## INSTRUCTION 1
Return everything from "But Bill Cooke, NASA’s" down to "black fly season." in the article on the Maine fireball, copied word for word.

## START SUPPLIED PASSAGE

A meteor-obsessed scientist believes NASA’s analysis of the fireball that streaked across the sky in western Maine on Tuesday is wrong, and said Friday that the meteor probably did produce meteorites that hit the ground.

After analyzing video footage, seismic data and wind conditions, aerospace scientist Rob Matson has released a map showing a U-shaped area 3 miles wide and 10 miles long north of the Rangeley Lake region where he believes meteorites from Tuesday’s fireball are likely to have landed.

But Bill Cooke, NASA’s meteoroid specialist, still thinks the space rock burned up in the Earth’s atmosphere and that none of the chunks reached the ground. And even if they did, Cooke said, they’re going to be hard to find in Maine’s dense woods. Especially in black fly season.

## END SUPPLIED PASSAGE

## INSTRUCTION 2
Please retype everything in the saved entries from the line containing "From among all of" down to the last line of the records, unchanged and with both ends included.

## START SUPPLIED INFORMATION

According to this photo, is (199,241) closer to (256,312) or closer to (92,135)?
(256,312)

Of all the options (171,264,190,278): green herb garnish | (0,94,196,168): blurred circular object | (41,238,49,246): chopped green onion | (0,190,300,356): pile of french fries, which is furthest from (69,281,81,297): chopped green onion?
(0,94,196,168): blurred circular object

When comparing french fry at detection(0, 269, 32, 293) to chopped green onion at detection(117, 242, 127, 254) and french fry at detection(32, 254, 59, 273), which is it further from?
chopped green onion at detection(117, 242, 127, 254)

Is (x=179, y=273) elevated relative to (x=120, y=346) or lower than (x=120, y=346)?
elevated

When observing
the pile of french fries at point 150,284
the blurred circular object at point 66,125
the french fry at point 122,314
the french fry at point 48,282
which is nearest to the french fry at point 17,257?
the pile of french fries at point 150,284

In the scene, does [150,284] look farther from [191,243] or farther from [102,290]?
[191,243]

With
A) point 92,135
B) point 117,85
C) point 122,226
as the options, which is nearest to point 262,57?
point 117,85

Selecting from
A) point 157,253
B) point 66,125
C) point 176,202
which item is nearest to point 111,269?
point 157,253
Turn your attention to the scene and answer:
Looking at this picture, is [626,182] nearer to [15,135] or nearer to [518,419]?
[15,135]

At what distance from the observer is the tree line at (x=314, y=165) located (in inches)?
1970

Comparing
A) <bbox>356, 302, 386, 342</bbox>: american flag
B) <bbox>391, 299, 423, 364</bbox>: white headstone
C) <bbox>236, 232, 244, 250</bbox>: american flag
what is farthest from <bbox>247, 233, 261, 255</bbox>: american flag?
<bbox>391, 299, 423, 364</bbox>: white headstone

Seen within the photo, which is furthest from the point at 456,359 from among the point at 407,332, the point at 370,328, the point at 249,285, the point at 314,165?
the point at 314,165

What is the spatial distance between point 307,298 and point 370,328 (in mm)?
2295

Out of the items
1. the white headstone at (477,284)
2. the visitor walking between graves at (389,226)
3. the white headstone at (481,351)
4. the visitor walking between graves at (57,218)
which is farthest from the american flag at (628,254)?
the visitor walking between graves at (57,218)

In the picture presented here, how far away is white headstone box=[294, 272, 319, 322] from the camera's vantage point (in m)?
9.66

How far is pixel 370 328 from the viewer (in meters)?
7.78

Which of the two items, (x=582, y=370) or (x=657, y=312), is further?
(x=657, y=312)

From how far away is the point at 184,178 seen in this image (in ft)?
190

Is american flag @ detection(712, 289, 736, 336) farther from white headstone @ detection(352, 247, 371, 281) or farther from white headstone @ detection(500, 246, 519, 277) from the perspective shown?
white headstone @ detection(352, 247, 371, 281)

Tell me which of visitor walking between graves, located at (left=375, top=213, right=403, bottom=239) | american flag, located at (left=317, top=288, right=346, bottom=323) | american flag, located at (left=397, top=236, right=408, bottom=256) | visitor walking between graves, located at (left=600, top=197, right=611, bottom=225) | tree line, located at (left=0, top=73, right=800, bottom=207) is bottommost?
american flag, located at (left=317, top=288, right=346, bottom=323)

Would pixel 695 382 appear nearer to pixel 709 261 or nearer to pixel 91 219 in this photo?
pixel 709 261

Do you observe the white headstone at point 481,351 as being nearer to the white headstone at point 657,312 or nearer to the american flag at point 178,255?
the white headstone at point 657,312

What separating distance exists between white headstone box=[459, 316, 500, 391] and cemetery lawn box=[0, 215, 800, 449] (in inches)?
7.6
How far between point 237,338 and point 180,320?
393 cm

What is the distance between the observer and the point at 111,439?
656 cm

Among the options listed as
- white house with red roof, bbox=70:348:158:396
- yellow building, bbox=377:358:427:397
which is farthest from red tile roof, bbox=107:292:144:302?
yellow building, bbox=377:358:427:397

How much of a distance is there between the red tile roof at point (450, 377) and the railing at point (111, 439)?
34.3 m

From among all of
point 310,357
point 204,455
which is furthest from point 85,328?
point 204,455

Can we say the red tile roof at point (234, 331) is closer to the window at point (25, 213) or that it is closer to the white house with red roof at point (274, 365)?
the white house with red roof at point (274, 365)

## END SUPPLIED INFORMATION

## REPLY 1
But Bill Cooke, NASA’s meteoroid specialist, still thinks the space rock burned up in the Earth’s atmosphere and that none of the chunks reached the ground. And even if they did, Cooke said, they’re going to be hard to find in Maine’s dense woods. Especially in black fly season.

## REPLY 2
From among all of
point 310,357
point 204,455
which is furthest from point 85,328?
point 204,455

Can we say the red tile roof at point (234, 331) is closer to the window at point (25, 213) or that it is closer to the white house with red roof at point (274, 365)?
the white house with red roof at point (274, 365)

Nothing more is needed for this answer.